National Wild Horse and Burro Advisory Board to meet in Boise and Washington, D.C.
Meetings will be livestreamed at www.blm.gov/live
GRAND JUNCTION, Colo. – The Bureau of Land Management’s (BLM) National Wild Horse and Burro Advisory Board will meet July 9-11 in Boise, Idaho, and October 29-31 in Washington, D.C. The Board will discuss the pressing challenges of wild horse and burro management, including the number of unadopted and unsold animals in BLM facilities and the effects of overpopulation on public lands.
Both meetings will be live-streamed from 8 a.m. to 5 p.m. local time July 10-11 and October 30-31 at www.blm.gov/live. The BLM will host a site visit for the Advisory Board to a local wild horse herd management area on July 9.
The National Wild Horse and Burro Advisory Board is comprised of individuals representing a diverse range of stakeholders and interests. The Board provides advice and recommendations to the BLM as the agency carries out its responsibilities under the 1971 Wild Free-Roaming Horses and Burros Act. The law mandates the protection and management of these free-roaming animals in a manner that ensures healthy herds at levels consistent with the land’s capacity to sustainably support them as part of BLM’s multiple-use mission.
As of March 1, 2019, the BLM estimated public rangelands were home to approximately 88,090 wild horses and burros in 10 Western states – the largest population estimate since the 1971 Wild Free-Roaming Horses and Burros Act was passed – and more than three times the number the habitat can sustainably support in conjunction with other authorized land uses. At the same time, the BLM continues to care for approximately 50,000 unadopted and unsold animals in its off-range corrals and pastures, costing taxpayers $50 million annually – nearly two-thirds of the Wild Horse and Burro Program annual budget.
The agendas of the upcoming meetings can be found in the June 7, 2019 Federal Register at www.federalregister.gov. More detailed agendas and materials will be posted on the BLM website at BLM.gov/WHB prior to each meeting. The July meeting will be held at the Hilton Garden Inn Downtown Boise, located at 348 S. 13th Street, Boise, Idaho 83702. The October meeting will be held at the Phoenix Park Hotel located at 520 North Capitol Street, NW, Washington, DC 20001 and at20 F Street Conference Center located at 20 F Street, NW, Suite 1000, Washington, DC 20001.

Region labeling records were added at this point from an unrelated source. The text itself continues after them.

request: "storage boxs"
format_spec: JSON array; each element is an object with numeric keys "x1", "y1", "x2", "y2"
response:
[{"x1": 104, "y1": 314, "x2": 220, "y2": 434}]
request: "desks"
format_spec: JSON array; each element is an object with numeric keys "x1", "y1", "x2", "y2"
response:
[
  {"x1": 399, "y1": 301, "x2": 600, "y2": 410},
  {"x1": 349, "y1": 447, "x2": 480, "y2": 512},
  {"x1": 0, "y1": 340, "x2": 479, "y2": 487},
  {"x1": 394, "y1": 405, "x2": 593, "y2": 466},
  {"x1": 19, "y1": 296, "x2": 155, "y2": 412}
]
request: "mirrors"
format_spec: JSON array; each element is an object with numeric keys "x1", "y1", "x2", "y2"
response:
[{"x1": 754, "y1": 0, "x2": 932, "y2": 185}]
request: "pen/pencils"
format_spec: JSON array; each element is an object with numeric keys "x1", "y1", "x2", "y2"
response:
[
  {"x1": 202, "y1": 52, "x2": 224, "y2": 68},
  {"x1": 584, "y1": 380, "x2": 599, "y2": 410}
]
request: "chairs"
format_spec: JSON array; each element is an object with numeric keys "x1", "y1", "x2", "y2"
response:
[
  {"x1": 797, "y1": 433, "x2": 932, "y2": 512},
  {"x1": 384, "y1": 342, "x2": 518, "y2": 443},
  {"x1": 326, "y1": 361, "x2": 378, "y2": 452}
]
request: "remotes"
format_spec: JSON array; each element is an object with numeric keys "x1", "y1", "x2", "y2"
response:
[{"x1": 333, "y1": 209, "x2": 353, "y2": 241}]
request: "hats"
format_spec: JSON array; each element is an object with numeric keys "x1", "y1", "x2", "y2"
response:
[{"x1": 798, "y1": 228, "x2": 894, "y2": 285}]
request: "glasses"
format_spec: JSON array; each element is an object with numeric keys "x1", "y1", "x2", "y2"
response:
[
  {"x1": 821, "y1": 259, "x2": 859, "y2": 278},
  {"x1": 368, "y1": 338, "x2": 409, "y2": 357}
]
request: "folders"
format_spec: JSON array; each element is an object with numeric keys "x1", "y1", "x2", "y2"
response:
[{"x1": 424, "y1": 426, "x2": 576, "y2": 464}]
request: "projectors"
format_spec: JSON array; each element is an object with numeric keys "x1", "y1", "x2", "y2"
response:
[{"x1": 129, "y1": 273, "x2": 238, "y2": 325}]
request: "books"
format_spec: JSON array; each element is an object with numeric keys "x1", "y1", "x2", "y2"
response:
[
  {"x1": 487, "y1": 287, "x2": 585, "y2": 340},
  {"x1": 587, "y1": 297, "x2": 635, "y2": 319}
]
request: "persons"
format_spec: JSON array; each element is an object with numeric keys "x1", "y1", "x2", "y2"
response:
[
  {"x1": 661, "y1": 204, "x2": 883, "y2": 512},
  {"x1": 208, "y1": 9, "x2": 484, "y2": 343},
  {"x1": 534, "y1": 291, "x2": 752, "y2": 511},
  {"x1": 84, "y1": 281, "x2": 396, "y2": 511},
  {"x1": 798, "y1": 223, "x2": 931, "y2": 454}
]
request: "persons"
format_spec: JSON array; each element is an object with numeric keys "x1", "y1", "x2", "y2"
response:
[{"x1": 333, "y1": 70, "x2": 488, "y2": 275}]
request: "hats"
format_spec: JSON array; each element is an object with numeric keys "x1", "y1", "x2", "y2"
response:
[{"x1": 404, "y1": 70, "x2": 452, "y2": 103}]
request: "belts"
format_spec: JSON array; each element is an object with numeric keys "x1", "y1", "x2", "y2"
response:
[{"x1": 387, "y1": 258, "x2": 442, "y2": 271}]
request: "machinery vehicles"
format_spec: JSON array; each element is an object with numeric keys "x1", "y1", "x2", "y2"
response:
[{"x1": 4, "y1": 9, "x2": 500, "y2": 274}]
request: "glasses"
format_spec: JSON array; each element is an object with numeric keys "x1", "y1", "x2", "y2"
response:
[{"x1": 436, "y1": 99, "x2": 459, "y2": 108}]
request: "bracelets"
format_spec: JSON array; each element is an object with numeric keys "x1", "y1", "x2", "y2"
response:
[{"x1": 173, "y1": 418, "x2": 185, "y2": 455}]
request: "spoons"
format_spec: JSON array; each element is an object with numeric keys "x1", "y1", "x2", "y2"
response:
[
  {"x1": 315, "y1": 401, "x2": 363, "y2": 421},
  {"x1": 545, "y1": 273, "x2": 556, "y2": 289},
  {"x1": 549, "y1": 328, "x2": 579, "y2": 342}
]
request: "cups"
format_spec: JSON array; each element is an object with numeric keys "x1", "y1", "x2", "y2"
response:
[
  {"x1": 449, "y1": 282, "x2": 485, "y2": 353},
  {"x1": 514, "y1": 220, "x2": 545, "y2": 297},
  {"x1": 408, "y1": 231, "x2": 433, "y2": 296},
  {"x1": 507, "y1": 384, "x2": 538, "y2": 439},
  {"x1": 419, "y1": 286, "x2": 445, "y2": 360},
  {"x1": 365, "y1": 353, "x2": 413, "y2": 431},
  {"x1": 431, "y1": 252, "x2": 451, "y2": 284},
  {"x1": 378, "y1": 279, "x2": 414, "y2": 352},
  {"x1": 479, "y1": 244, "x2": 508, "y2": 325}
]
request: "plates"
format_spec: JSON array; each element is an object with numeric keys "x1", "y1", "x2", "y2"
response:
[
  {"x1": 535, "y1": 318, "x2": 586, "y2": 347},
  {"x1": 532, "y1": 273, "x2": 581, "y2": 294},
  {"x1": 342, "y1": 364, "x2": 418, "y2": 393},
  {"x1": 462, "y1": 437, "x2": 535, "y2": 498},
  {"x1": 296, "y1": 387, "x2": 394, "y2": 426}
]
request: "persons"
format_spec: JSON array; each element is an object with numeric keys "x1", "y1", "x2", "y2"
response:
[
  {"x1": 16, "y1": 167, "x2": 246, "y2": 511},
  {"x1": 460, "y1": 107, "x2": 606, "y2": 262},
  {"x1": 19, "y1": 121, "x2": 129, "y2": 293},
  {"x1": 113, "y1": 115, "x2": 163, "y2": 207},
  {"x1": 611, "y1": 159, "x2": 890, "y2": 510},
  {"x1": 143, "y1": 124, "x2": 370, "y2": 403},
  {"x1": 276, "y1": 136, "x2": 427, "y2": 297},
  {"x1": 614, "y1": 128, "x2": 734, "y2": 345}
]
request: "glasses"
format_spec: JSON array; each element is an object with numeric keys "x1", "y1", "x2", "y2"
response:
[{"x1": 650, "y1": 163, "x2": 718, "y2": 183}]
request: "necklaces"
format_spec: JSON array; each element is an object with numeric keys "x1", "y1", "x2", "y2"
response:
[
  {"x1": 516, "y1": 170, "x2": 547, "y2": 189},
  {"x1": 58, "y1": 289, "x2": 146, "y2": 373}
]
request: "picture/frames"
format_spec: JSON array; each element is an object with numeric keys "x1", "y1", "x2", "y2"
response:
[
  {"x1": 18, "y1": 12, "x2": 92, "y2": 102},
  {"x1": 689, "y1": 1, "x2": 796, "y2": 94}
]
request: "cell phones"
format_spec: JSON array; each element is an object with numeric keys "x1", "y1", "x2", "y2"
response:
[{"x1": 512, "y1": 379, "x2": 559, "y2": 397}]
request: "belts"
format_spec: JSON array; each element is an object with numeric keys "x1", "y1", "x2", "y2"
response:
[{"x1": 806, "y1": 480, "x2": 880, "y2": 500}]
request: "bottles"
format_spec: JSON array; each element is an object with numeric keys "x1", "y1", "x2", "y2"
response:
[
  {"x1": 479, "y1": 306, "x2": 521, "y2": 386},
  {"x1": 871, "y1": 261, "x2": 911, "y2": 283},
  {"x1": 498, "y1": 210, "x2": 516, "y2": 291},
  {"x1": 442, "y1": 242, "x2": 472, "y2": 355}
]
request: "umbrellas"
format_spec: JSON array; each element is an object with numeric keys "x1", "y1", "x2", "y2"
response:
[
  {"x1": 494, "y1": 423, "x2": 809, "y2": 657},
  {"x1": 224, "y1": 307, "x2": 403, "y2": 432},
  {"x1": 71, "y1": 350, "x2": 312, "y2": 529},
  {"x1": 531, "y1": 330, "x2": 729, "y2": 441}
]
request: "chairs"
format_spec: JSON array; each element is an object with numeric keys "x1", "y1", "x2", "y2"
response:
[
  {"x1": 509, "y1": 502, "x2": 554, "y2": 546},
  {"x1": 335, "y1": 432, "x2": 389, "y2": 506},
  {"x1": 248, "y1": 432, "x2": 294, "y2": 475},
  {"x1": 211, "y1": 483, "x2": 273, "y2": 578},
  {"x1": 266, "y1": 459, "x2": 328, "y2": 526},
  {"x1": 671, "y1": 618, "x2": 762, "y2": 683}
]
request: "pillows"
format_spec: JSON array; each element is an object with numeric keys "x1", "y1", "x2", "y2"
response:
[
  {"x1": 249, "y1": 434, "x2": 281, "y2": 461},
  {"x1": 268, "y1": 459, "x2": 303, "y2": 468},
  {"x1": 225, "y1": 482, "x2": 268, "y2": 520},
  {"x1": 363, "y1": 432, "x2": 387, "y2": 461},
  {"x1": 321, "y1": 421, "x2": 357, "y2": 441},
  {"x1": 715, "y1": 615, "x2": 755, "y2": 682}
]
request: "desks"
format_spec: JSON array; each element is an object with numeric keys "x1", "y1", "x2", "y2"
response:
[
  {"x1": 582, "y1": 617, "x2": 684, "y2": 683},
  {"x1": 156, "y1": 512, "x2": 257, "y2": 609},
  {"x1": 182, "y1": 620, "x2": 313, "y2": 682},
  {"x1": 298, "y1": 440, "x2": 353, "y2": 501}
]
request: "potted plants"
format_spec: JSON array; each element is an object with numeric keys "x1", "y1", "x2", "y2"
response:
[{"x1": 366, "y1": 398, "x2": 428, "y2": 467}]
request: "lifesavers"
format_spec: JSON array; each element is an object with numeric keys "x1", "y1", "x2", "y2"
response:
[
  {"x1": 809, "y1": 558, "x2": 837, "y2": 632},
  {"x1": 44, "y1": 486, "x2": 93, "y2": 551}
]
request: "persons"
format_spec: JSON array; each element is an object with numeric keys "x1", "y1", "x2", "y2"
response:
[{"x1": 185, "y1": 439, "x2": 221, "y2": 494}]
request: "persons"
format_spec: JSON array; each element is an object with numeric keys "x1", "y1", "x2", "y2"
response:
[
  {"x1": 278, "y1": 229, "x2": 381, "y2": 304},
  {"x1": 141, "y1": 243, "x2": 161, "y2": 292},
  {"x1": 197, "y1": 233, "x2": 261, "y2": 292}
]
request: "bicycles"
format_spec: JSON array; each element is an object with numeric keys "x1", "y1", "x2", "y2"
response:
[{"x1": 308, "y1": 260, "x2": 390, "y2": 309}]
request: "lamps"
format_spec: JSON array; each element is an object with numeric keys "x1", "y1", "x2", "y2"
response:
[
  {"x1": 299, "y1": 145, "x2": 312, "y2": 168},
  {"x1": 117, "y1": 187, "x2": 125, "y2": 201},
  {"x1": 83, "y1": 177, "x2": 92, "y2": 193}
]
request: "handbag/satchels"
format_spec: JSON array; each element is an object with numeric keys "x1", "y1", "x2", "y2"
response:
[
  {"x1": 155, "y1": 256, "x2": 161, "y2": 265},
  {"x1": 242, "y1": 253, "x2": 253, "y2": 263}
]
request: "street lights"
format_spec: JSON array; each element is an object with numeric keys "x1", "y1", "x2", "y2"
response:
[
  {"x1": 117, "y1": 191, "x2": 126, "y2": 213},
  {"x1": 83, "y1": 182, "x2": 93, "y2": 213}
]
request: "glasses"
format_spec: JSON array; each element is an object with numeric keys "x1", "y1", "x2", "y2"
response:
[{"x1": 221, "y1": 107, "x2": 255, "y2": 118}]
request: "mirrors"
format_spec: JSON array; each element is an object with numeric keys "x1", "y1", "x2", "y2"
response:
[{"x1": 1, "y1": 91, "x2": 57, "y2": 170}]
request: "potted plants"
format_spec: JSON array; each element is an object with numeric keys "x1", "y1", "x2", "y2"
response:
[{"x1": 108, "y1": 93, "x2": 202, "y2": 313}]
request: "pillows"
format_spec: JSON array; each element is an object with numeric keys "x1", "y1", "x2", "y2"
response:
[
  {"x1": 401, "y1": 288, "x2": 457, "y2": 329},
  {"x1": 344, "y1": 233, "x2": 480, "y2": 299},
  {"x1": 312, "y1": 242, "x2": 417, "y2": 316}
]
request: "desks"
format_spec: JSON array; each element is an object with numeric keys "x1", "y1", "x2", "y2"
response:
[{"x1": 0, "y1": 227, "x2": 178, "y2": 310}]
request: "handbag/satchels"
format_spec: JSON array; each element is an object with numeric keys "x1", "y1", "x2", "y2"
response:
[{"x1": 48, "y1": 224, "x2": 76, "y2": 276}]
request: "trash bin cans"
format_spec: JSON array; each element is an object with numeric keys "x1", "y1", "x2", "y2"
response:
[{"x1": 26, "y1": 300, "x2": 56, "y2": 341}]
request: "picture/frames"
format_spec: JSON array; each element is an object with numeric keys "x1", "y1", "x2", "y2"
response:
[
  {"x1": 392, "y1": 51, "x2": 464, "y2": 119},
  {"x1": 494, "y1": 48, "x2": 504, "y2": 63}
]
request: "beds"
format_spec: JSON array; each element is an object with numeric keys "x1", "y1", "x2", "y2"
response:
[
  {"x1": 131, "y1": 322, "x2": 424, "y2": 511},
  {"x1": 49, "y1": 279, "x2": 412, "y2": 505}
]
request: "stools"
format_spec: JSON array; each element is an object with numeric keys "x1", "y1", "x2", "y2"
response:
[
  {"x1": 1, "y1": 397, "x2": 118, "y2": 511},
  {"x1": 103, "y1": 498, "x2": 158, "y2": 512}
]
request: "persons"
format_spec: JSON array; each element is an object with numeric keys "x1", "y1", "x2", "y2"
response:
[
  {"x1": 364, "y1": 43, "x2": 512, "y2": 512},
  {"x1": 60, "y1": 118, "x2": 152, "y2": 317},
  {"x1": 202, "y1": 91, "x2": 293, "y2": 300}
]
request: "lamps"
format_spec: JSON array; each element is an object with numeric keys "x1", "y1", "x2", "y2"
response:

The public may address the Advisory Board on July 11 and October 31. Individuals who wish to comment should register in person with the BLM at least 30 minutes prior to the start of the public comment period on that same day at the meeting site. Depending on the number of speakers, the Board may limit the length of comments, which has been set at three minutes per person during previous meetings.
Speakers should submit a written copy of their comment to the BLM at the addresses below or bring a copy to the meeting. There will be a webcam present during the entire meeting and individual comments will be recorded. Those who would like to comment but are unable to attend may submit a written statement at least two weeks prior to the start of each meeting to: U.S. Department of the Interior, Bureau of Land Management, National Wild Horse and Burro Program, WO-260, Attention: Advisory Board, 20 M St. SE, Room 2134LM, Washington, D.C., 20003. Comments may also be e-mailed two weeks before the meeting to the BLM email@example.com. Please include “Advisory Board Comment” in the subject line of the e-mail.
For additional information regarding the meeting or to register to attend the July 9 HMA tour, please contact Dorothea Boothe, Acting Wild Horse and Burro Program Coordinator, at (202) 912-7654 or at firstname.lastname@example.org. Individuals who use a telecommunications device for the deaf (TDD) may reach Ms. Boothe during normal business hours by calling the Federal Information Relay Service at 1-800-877-8339.
The BLM manages more than 245 million acres of public land, the most of any federal agency. This land is primarily located in 12 Western states, including Alaska. The BLM also administers 700 million acres of sub-surface mineral estate throughout the nation. The BLM’s mission is to sustain the health, diversity, and productivity of America’s public lands for the use and enjoyment of present and future generations.